The other issue we get is that every time you have any two characters together it turns into an ego contest as they constantly seem to be wanting to prove who is the most extreme, be it via a game of hang grenade hot potato or the the excruciating tattoo story scene between Xander and Serena (Padukone) as the claims they make grow ever more ridiculous including her claiming that she climbed the Millenium Eye naked. Perhaps this was to add more sex appeal to a character who spend nearly the whole film in various states of undress, but instead just left me rolling my eyes.

These scripting issues continually plague the film which doesn’t take the gap between films into account, meaning that Vin Diesel ends up coming off like the dad trying to show how hip he is to the young kids, which might have been fine if there hadn’t been that 15 year gap and as such ends up with Xander coming off frequently akward throughout even though its clear that Diesel is attempting to charm the audience through the material. These issues aside Xander is very clumsily written here, devoid of any of the charm which made him such a likeable character in the original, let alone the fact that he was able to succeed were his spy counterparts failed because he wasn’t some trained spy and relied on instinct, his skills and general Playstation training. This time round he’s too much of a spy and generally too knowledgable of the espionage world especially for someone whose supposed to have removed themselves from this world. Another issue is the lack of a decent bad guy, an issue which also hindered the previous sequel and here its pretty much the same problems again, when surely it shouldn’t have been too hard to come up with another Eurotrash villain than just leading us in one big circle which the changing face of evil here ultimately creates.
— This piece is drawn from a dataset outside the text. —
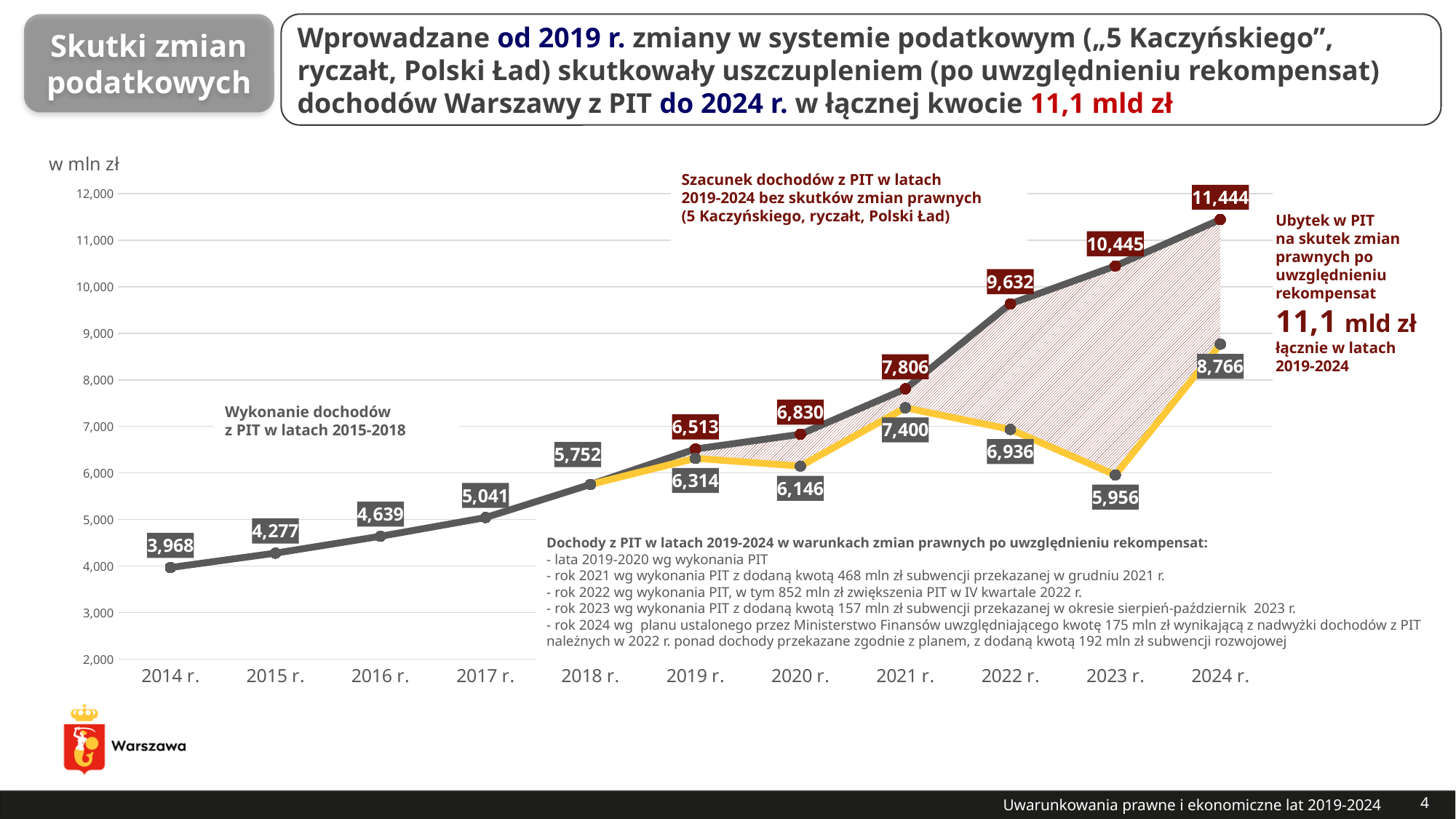
Which is larger: the actual PIT revenue for 2021 r. or for 2022 r.? 2021 r. What is the difference between the estimated value without legal changes and the actual value for 2024 r.? 2,678 What is the PIT revenue value shown for 2014 r.? 3,968 What type of chart is shown on the slide? line chart What is the actual PIT revenue (lower, yellow line) for 2023 r.? 5,956 How many years are shown on the x axis? 11 What is the actual PIT revenue (lower, yellow line) for 2021 r.? 7,400 Which year has the highest value on the upper (estimate) line? 2024 r. Which year has the lowest value on the chart? 2014 r. What is the difference between the estimated value without legal changes and the actual value for 2022 r.? 2,696 What is the estimated PIT revenue without legal changes (upper line) for 2024 r.? 11,444 What unit is stated for the values on the chart? w mln zł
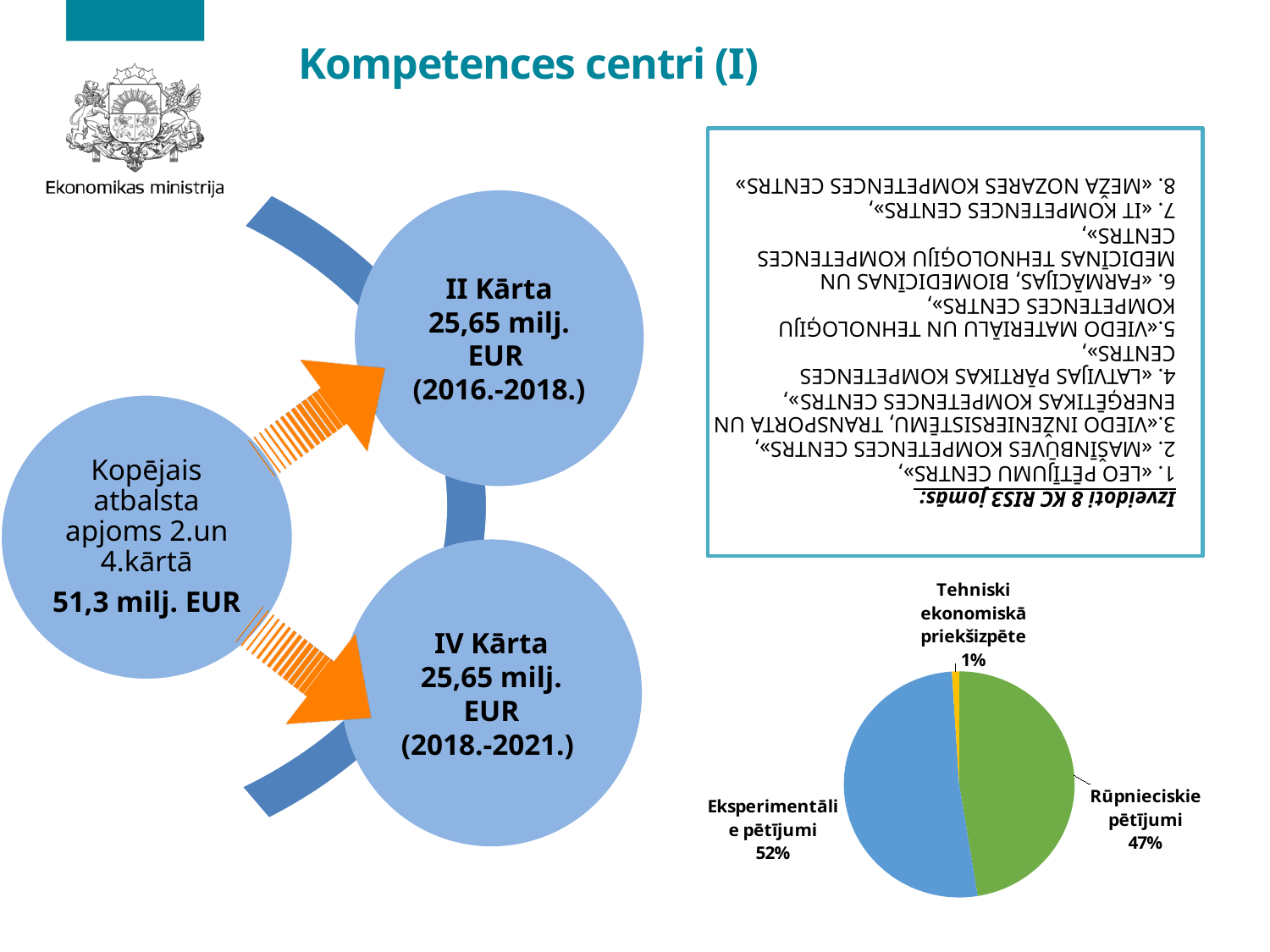
What colour is the Rūpnieciskie pētījumi slice in the pie chart? green Which slice of the pie chart is the smallest? Tehniski ekonomiskā priekšizpēte How many slices does the pie chart have? 3 What is the difference in percentage points between the Rūpnieciskie pētījumi slice and the Tehniski ekonomiskā priekšizpēte slice? 46 What colour is the Eksperimentālie pētījumi slice in the pie chart? blue What kind of chart is shown at the bottom right of the slide? pie chart What share of the pie chart is labelled Eksperimentālie pētījumi? 52% Which is larger in the pie chart, Rūpnieciskie pētījumi or Tehniski ekonomiskā priekšizpēte? Rūpnieciskie pētījumi Which slice of the pie chart is the largest? Eksperimentālie pētījumi What share of the pie chart is labelled Tehniski ekonomiskā priekšizpēte? 1% What share of the pie chart is labelled Rūpnieciskie pētījumi? 47% What is the difference in percentage points between the Eksperimentālie pētījumi slice and the Rūpnieciskie pētījumi slice? 5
The action scenes are enjoyable enough throughout, though nothing comes close to matching what we got in the original film, especially with the use of CGI being so heavy it really becomes hard to distinguish the few moments when we do get practical effect work. Even with two fantastic martial Artists like Donnie Yen (stepping in for Jet Li) and Tony Jaa in the cast they end up feeling squandered here with Caruso shooting them so close and choppy that their abilities never really get chance to shine through, which for the established fans of their work will only prove the more frustrating. Equally squandered is Samuel L. Jackson who here bookends the film and is removed far too quickly just to establish the introduction of his replacement Jane Marks (Collette)

Sadly still not the sequel to the classic original we wanted especially when proves to be just as forgettable as the previous film.